My goal is to help shape the networking industry, promoting technology that would make it more affordable, safer, and easier for everybody to communicate, travel around the world or get medical treatment.
Therefore, my ultimate goal is to launch my own business in the telecommunications domain, where I would have the freedom to drive innovation in a socially responsible, affordable way and at a faster pace. In order to acquire the necessary skills and experience, I intend to first transition into a C-level role in a mid-sized startup in this domain. The first and the most realistic step to set me up for success in this journey would be to move up to the VP-Sales Domain head position at Ericsson, where I will own the complete business P&L center.
To achieve these goals, I have placed myself in the center of activities in the telecommunications industry and established close relationships with AT&T – the world’s biggest operator in terms of revenue and a telecommunications frontrunner. In fact, my efforts to win AT&T over as a client resulted in a huge achievement for our company – it’s now a $2.5B account, and for me personally – I was promoted to work as VP, Head – Technology.
While my technical expertise helped me get this far, in order to make the leap towards the VP of Sales role, I need to bridge the gap in handling global business negotiations, delivery of cross-functional transformational projects, and managing complex P&L. Therefore, Kellogg EMBA classes, such as International Finance led by Professor Rebelo or Visualization by Persuasion with Professor Franconeri, are exactly the type of learnings I need at this point.

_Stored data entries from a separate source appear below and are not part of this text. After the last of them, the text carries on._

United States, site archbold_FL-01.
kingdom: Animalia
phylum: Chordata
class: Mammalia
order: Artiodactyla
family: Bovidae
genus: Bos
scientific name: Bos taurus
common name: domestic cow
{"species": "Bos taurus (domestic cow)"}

Interestingly, while I was searching for business schools, I came across the tag “Think Bravely” on Kellogg’s website, and it really hit home for me. I have been at the center of many transformations from our first-generation telecommunication systems to the current 5G rollout. One thing that has been common in all these transitions was the fear of the unknown, and all through this time, I pushed my customers to think bravely. I believe, based on my research and a few rounds of discussions with admission officers Christine E. Post, Alex Llerena, and Michelle Leonatti, that Kellogg is the school that can best help me prepare for my current challenges and future endeavors in brave new technologies.